> **Directive**
In the material below, copy out everything from the line containing "From the appetizer" down to the line containing "From what is", both ends included, with each line reproduced verbatim.

> **Record excerpts**
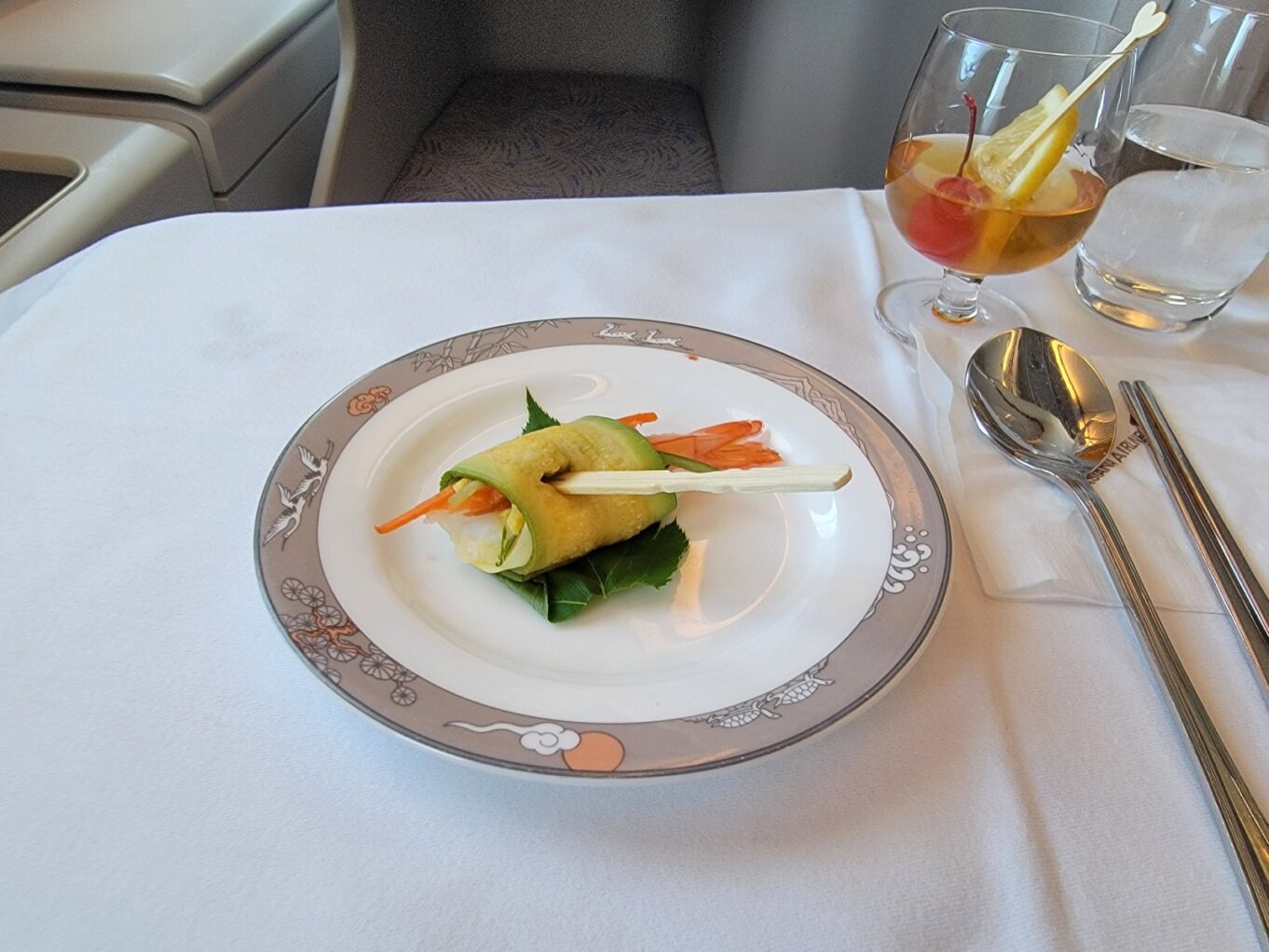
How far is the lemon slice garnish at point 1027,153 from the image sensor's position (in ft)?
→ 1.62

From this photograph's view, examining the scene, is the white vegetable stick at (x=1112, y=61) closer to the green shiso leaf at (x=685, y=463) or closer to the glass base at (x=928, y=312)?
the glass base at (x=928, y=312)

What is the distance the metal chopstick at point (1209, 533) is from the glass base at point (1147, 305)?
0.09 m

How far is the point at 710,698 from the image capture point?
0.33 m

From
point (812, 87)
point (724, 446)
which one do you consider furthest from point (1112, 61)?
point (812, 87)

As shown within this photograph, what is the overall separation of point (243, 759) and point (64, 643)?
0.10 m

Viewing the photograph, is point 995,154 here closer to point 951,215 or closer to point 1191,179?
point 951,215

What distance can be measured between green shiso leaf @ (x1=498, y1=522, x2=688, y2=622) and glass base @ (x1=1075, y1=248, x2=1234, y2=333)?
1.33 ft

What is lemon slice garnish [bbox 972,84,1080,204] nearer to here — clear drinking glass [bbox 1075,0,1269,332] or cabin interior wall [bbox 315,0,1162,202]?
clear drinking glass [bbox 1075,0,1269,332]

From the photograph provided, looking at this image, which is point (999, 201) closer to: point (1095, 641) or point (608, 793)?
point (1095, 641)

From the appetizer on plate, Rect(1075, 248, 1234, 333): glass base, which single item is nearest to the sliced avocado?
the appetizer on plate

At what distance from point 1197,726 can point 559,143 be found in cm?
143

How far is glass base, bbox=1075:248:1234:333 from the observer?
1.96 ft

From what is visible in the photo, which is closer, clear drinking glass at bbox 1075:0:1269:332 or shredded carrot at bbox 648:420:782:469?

==

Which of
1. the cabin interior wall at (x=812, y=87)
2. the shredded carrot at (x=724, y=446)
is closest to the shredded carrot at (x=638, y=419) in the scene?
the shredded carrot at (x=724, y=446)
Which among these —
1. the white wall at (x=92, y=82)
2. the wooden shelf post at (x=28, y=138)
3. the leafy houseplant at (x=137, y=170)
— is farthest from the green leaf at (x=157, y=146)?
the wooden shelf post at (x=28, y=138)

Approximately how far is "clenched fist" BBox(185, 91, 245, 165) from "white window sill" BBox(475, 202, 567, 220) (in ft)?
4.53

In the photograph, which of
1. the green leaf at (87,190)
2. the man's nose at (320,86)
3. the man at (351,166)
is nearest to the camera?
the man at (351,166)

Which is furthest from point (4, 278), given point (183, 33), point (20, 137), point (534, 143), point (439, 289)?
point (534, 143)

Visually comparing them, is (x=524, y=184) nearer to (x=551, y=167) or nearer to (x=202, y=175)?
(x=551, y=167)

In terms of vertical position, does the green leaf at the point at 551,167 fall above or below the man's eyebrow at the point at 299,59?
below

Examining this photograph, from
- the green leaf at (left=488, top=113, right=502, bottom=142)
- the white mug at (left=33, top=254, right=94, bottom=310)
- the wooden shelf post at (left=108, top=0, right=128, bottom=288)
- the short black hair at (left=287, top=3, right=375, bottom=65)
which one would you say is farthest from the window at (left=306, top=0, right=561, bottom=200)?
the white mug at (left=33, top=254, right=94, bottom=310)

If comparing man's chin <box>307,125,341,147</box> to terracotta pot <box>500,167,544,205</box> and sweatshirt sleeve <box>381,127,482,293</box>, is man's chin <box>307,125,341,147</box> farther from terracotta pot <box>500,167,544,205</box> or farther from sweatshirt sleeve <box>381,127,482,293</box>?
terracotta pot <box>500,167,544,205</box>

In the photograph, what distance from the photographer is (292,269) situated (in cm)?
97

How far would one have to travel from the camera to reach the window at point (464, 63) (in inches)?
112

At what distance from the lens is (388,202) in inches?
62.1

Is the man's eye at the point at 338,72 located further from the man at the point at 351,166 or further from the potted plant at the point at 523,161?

> **Answer to the problem**
From the appetizer on plate, Rect(1075, 248, 1234, 333): glass base, which single item is nearest to the sliced avocado?
the appetizer on plate

At what distance from point 1197,726 can point 559,143 be found in cm?
143

How far is glass base, bbox=1075:248:1234:333 from the observer?
1.96 ft

From what is visible in the photo, which is closer, clear drinking glass at bbox 1075:0:1269:332 or shredded carrot at bbox 648:420:782:469?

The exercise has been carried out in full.